The use of the square root of three together with pi could be a geometric reference to the ratios between the draconic, sothic and lunar years, and the lunar month. Indeed 100 π / (3 √3) x 12 x 29.53059 ² / ( 5 x 346.62) = 365.0647. The N-S length of the large Giza rectangle can be understood as 5 draconic years of 346.62 days, with inches representing days. If we divide this length, 35 713.2 inches, by 1000 √3, we obtain a cubit of 20.6190256 inches, which, multiplied by 48 x 29.53059, gives the width of this rectangle, to within less than an inch, according to Flinders Petries measure of 29 227.2 inches. The W-E width of this rectangle can be made to represent in the same way either 80 solar years of 365.242199 days in inches, or 48 lunar months of 29.53059 in royal cubits.
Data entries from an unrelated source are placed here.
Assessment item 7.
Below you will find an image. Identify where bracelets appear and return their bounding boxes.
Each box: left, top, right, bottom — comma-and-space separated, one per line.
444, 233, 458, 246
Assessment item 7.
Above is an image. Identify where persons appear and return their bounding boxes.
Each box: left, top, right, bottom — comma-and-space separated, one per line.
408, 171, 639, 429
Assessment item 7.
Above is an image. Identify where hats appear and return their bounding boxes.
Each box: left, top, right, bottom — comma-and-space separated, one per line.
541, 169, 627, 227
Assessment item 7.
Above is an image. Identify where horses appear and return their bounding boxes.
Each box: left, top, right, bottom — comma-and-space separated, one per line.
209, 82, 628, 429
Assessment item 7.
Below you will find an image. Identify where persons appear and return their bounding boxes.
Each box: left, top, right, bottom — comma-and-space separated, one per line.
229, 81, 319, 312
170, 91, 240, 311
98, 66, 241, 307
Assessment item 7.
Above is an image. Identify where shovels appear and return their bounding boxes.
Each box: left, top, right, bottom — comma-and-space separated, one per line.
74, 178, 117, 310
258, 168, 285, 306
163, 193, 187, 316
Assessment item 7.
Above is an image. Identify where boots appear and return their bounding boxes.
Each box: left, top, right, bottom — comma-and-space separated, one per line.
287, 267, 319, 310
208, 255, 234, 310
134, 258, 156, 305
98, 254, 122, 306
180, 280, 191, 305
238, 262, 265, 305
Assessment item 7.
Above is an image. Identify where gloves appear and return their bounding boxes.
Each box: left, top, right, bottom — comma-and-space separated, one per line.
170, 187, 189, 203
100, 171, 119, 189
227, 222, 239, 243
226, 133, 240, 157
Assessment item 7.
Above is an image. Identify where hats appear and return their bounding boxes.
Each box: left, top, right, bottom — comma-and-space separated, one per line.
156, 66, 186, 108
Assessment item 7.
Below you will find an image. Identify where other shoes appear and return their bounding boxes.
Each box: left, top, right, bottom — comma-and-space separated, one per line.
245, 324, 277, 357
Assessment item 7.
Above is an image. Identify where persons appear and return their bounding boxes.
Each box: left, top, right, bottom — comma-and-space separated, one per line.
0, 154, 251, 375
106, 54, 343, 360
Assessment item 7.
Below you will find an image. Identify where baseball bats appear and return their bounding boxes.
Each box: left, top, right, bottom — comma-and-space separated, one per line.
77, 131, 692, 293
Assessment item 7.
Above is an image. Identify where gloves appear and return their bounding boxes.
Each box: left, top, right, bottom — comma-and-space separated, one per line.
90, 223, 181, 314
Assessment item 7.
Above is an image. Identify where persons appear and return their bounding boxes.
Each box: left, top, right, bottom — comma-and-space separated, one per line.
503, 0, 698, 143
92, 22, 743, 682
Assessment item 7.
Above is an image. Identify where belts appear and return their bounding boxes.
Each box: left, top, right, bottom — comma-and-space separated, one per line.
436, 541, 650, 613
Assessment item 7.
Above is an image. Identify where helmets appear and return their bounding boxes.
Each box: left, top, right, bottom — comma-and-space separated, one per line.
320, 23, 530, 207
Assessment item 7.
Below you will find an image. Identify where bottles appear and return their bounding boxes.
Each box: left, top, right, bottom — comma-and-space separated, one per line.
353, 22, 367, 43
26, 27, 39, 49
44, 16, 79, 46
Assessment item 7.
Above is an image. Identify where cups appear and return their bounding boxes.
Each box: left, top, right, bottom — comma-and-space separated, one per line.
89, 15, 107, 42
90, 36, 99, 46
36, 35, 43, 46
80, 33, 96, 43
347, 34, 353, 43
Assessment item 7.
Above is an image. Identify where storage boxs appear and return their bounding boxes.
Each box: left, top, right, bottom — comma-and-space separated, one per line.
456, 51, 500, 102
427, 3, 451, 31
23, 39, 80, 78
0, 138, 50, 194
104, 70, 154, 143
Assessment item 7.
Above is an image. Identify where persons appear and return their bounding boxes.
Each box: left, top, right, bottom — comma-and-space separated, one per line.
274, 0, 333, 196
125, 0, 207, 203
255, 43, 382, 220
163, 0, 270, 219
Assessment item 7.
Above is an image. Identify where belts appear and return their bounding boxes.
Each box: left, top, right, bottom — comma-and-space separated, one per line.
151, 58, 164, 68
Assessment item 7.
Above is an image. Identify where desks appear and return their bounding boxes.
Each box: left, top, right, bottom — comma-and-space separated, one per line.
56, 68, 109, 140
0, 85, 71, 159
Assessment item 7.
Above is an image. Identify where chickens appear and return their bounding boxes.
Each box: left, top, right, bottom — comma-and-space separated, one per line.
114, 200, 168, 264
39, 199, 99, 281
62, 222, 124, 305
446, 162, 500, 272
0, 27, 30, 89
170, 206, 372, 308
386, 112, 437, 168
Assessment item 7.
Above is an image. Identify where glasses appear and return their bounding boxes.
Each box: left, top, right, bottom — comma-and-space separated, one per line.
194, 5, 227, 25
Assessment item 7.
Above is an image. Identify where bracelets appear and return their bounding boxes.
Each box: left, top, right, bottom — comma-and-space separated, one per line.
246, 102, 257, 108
The ratio between the lunar and draconic years is very close to 20 π x 29.53059 / 3√3. And while 1000 π x √3 / (6 x 44) produces a slightly smaller cubit in inches, at 20.611356 inches, this fits perfectly into the Great Pyramid's base side 440 times.

The diagram below is to show how one might begin with10 000 inches and through a series of simple calculations, arrive at the dimensions of many key features at Giza. The place to start is the yellow bow to the top left. In the first algorithm, with the yellow boxes, the number 10 001.4822 has been plugged in. While the number 10 000 works well, this slightly bigger number works even better, in matching the products of the sums in the algorithm with Flinders Petrie's dimensions. This could be because the Giza plans relies on an inch that is very slightly different to ours, so that 1.000148222 imperial inch is 1 Giza inch. This figure was arrived at simply by taking the Giza rectangle width (the width of the rectangle formed by the outermost corners of the Great and third pyramid), as given by Flinders Petrie, and multiplying by 3 / 32 π x 29.53059².  It is by no means proven that the inch was used at Giza, perhaps it never can be. But this algorithm is food for thought as it begins with close to 10 000 inches. However, it is the ratios contained in the arrows that are most important, and they work whatever unit is being used. The number 1209.37881 has been found at Giza in several areas, by Dennis Payne.     

In this second algorithm, below, the number 10 001.17441833 has been plugged in. This is 365.242199 / (12 x 29.53059) x 440 x √3 x 2 / π, so it is derived from accurate sun and moon cycle values.

In either case, we can think of 10 000 inches being put into the algorithm, but perhaps with a slight variation on our modern inch, as per the two numbers in the algorithms above, 1.000148222 and 1.000117441833 respectively. If we think of the cubit of 1000 π x √3 / (6 x 44) inches, in terms of this possible ancient inch, so multiplying it by 1.00017441833, the result is 20.614951 inches, which is slightly closer to what we find on the ground at Giza, be it the Great Pyramid's exterior, or the King's Chamber.